May 12, 2005

Is The "Flypaper" Working?

Everyone's heard some version of the argument that the war in Iraq is fueling a global jihad and making the United States, in the long run, less safe. Why, my own magazine ran a cover story on this subject last summer. To some extent, though, this argument always seemed slightly unconvincing to me. Thousands of Muslims around the world were no doubt radicalized by the U.S. invasion, yes, but ultimately that only matters so much. A pissed-off Salafist in Jordan, say, is still at some point going to need to stop surfing his angry jihad websites and go find someone who can teach him to blow lots of stuff up.

Now that sort of training has always been, when it comes right down to it, incredibly hard to find, and it's doubly hard to find now that al-Qaeda no longer has its vast Afghanistan training bases. So in the end a lot of people who are pissed-off about the invasion of Iraq simply aren't going to become terrorists. Or they'll become incompetent terrorists, like the 2003 Casablanca bombers, who ended up doing more harm to their cause than good by accidentally killing a bunch of fellow Muslims.

But there's one glaring exception—namely, the mujahideen now duking it out with American troops in Iraq. These fighters really do have the ability to kick the global terrorism movement back into high gear.

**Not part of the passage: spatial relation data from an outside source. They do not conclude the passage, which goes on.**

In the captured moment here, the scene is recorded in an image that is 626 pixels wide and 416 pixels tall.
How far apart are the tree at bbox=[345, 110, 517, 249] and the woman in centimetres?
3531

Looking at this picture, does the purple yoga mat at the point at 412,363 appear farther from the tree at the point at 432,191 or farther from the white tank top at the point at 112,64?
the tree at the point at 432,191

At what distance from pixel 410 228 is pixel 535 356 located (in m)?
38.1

Terrorism expert Evan Kohlmann explains the process:
As thousands of budding, would-be terrorists are drawn to the conflict in Iraq like flies, the Sunni Triangle has become an virtual engine driving religious terrorism and a breeding ground for the next 9/11. In previous decades, Al-Qaida has relied on Muslim brushfire wars in places like Afghanistan, Bosnia, and Chechnya as its very lifeblood to recruit and train an army of skilled social misfits. While many of these men are quickly "martyred" in local combat operations (as has undoubtedly occurred frequently in Iraq), the survivors develop advanced combat experience in an urban environment. They learn in detail the arts of sabotage, assassinations, suicide bombings, and downing commercial aircraft with missiles.

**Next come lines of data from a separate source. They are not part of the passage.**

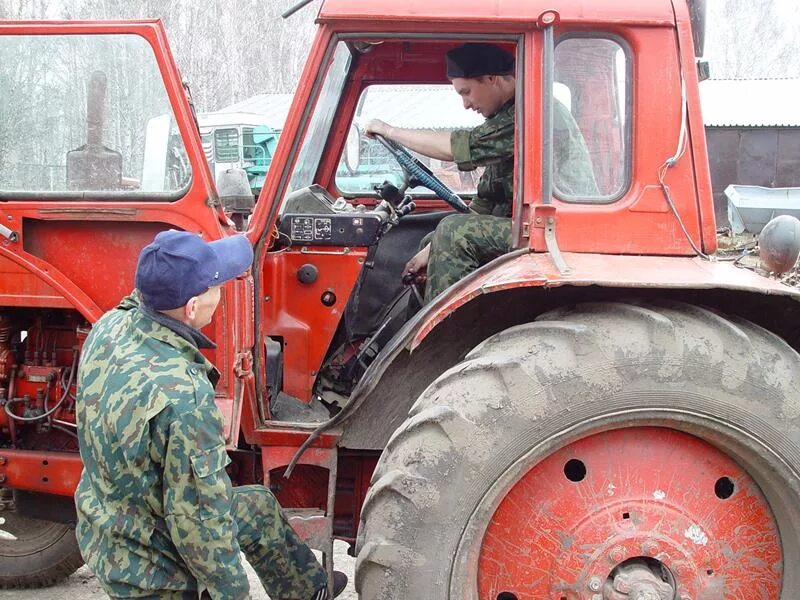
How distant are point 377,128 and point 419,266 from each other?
0.57m

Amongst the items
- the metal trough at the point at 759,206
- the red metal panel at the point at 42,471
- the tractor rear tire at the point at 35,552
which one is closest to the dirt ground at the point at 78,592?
the tractor rear tire at the point at 35,552

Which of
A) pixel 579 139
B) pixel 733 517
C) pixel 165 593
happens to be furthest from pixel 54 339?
pixel 733 517

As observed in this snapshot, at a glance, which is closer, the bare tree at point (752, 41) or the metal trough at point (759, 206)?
the metal trough at point (759, 206)

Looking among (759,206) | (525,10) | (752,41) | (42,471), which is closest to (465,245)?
(525,10)

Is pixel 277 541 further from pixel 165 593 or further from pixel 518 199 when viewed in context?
pixel 518 199

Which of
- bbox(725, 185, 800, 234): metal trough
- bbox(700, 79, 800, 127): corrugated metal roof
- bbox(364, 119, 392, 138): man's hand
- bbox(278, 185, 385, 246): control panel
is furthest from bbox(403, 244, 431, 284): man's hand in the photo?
bbox(700, 79, 800, 127): corrugated metal roof

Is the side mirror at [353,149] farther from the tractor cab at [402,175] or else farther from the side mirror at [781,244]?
the side mirror at [781,244]

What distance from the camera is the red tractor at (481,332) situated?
244 cm

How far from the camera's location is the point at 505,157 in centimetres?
299

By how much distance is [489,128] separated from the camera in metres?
2.99

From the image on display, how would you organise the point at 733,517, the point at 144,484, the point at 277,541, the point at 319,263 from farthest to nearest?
the point at 319,263, the point at 277,541, the point at 733,517, the point at 144,484

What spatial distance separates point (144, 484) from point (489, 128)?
1696 millimetres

Eventually, the local conflict comes to an inexorable end, and the majority of the foreign mujahideen are forced to exfiltrate the area and return to their countries of origin… But rather than becoming demilitarized, these battle-hardened fighters inevitably continue to carry on their terrorist activities at home, albeit in a new environment.
That's bad. But it's worth noting, if only to be contrary, two reasons why it might not be quite as bad as all that. For one, sheer numbers: there simply aren't that many foreign fighters in Iraq nowadays. Iraqi Sunnis still comprise both the bulk and the brains of the insurgency, and they probably won't ever leave Iraq to go wreak havoc in New York or Los Angeles. Most of them won't, at any rate. Meanwhile, estimates of foreign fighters in Iraq usually top out at around 2,000. That's a lot, but it pales beside the estimated 100,000 foot soldiers who passed through al-Qaeda's training camps in Afghanistan.

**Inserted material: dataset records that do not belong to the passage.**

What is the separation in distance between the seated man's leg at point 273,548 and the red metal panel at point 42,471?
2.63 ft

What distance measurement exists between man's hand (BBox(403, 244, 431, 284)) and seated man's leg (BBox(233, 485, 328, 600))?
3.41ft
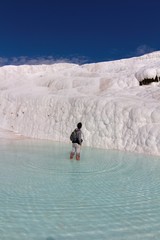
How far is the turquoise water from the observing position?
16.2ft

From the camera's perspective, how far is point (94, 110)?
19891 millimetres

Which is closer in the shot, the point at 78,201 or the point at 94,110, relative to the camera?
the point at 78,201

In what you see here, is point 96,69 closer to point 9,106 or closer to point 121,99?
point 9,106

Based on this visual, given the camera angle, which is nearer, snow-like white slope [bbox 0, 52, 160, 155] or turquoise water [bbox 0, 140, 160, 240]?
turquoise water [bbox 0, 140, 160, 240]

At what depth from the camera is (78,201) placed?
21.4ft

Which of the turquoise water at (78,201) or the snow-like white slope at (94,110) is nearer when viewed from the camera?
the turquoise water at (78,201)

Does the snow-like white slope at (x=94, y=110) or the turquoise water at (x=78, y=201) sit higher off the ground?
the snow-like white slope at (x=94, y=110)

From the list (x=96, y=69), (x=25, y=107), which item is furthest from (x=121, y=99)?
(x=96, y=69)

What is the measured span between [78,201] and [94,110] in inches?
540

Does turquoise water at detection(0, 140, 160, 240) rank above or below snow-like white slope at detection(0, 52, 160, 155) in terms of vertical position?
below

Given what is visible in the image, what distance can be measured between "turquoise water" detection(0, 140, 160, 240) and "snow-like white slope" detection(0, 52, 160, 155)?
578 centimetres

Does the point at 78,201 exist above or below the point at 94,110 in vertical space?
below

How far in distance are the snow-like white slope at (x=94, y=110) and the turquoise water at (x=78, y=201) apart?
5776mm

And even those vast and undisturbed Afghan camps only churned out a very small number of "hardcore" competent fighters, and an even smaller number of competent planners and masterminds. After the capture of Khalid Sheikh Mohammed in 2003, note, al-Qaeda's planning operations were essentially put on hold. That's telling. I'm not saying the entire organization hinged on one guy—surely not—but it shows that even after years and years of sifting through recruits and finding the best and brightest jihadis, it was never that easy to find people who could carry out highly sophisticated planning operations. (Read the Stratfor book—America's Secret War—to get a sense for just how mind-boggingly complicated the 9/11 attacks were to plan and carry out. It's the only remotely worthwhile chapter in the book, but it's good.) Will the Iraqi foreign fighters, once they disperse, produce terrorists and planners of this caliber? Well, maybe. After all, Zarqawi and some of the other insurgents are becoming shockingly sophisticated in their attacks. But maybe not. Many of these fighters will die, many will be captured, and it seems unlikely that the remnants will be anywhere near as skilled and well-funded as al-Qaeda in Afghanistan was in the late '90s.

The other reason for optimism—mind you, optimism literally ripped from the jaws of a bitter, bloody travesty—is that the United States is also training its own "next generation" of counterterrorism specialists in Iraq, something we really didn't have before, not to this extent. That could help tip the scales against whatever global terrorist movement emerges from Iraq. Now that doesn't mean the war was "worth it," not in the slightest, but there's at least decent reason to think it may not produce the vicious backlash everyone is expecting. Sadly, though, I'm not at all certain about this.